▶ [Information]:

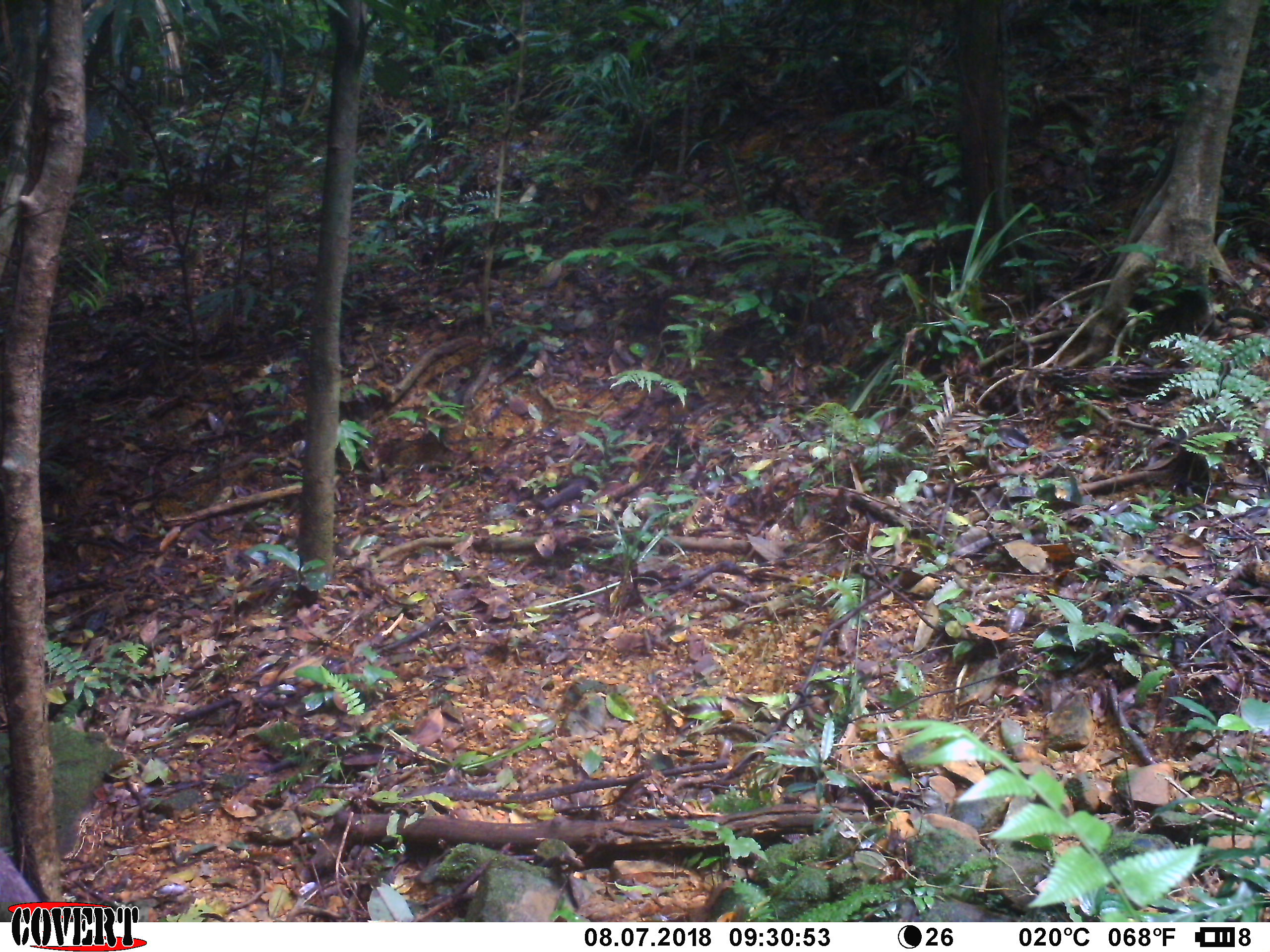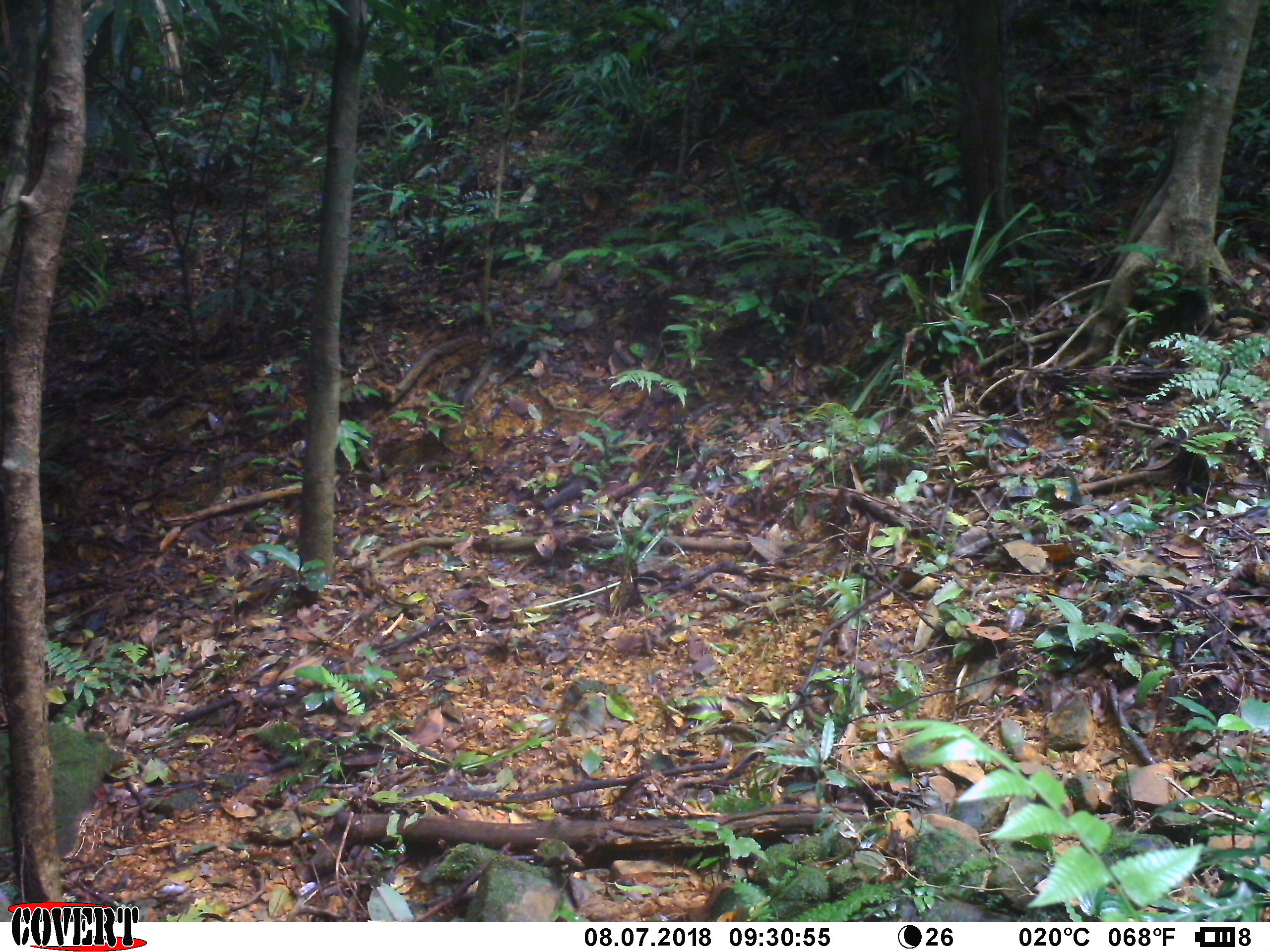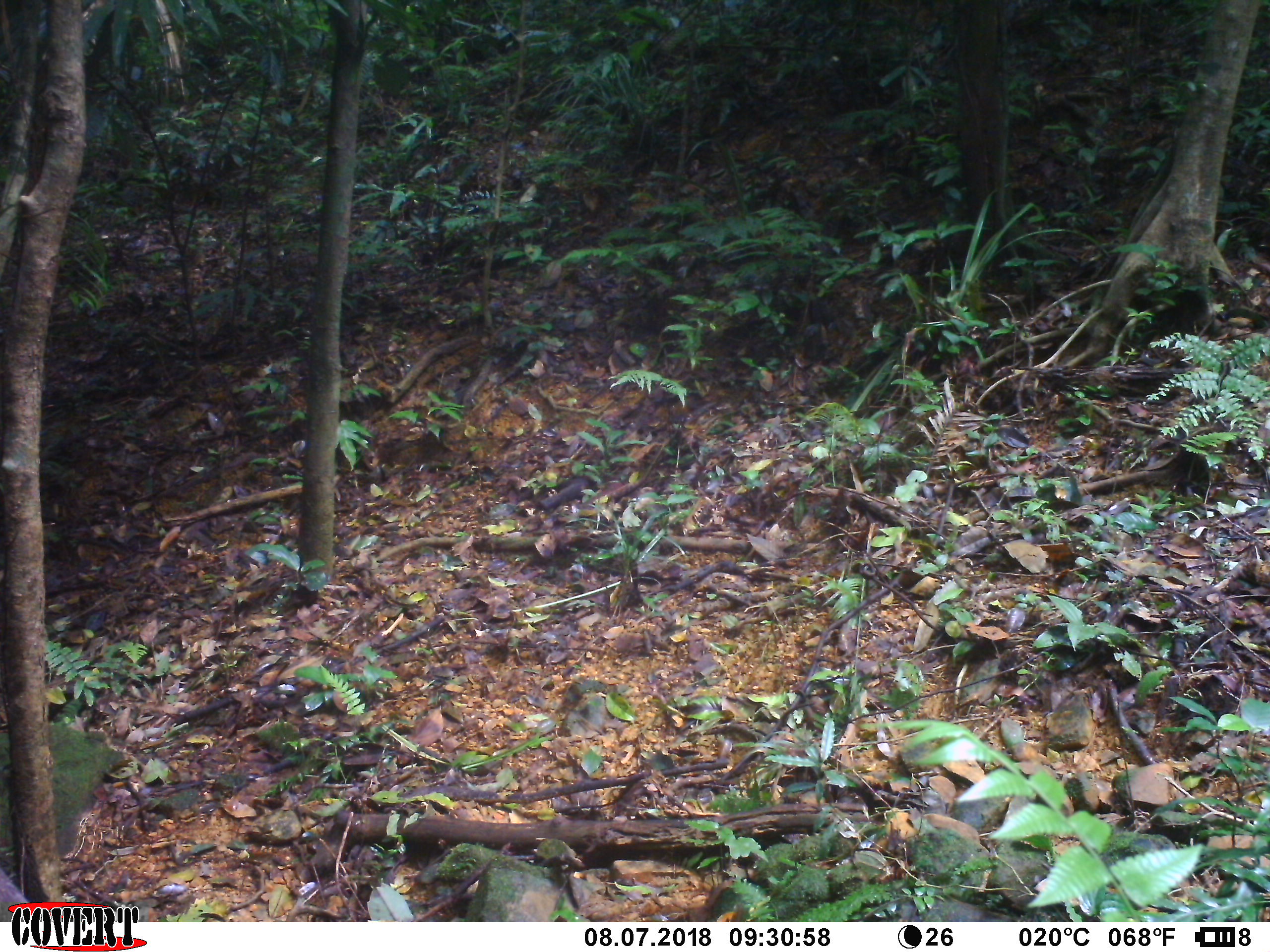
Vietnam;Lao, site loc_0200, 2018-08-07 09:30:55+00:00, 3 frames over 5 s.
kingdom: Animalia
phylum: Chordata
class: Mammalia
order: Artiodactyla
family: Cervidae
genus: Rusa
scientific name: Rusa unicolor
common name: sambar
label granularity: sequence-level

▶ [What the exercise asks]:
Word for word, repeat the lines that begin at the one with "phylum: Chordata" and continue to the end of the listing above.

▶ [Exercise output]:
phylum: Chordata
class: Mammalia
order: Artiodactyla
family: Cervidae
genus: Rusa
scientific name: Rusa unicolor
common name: sambar
label granularity: sequence-level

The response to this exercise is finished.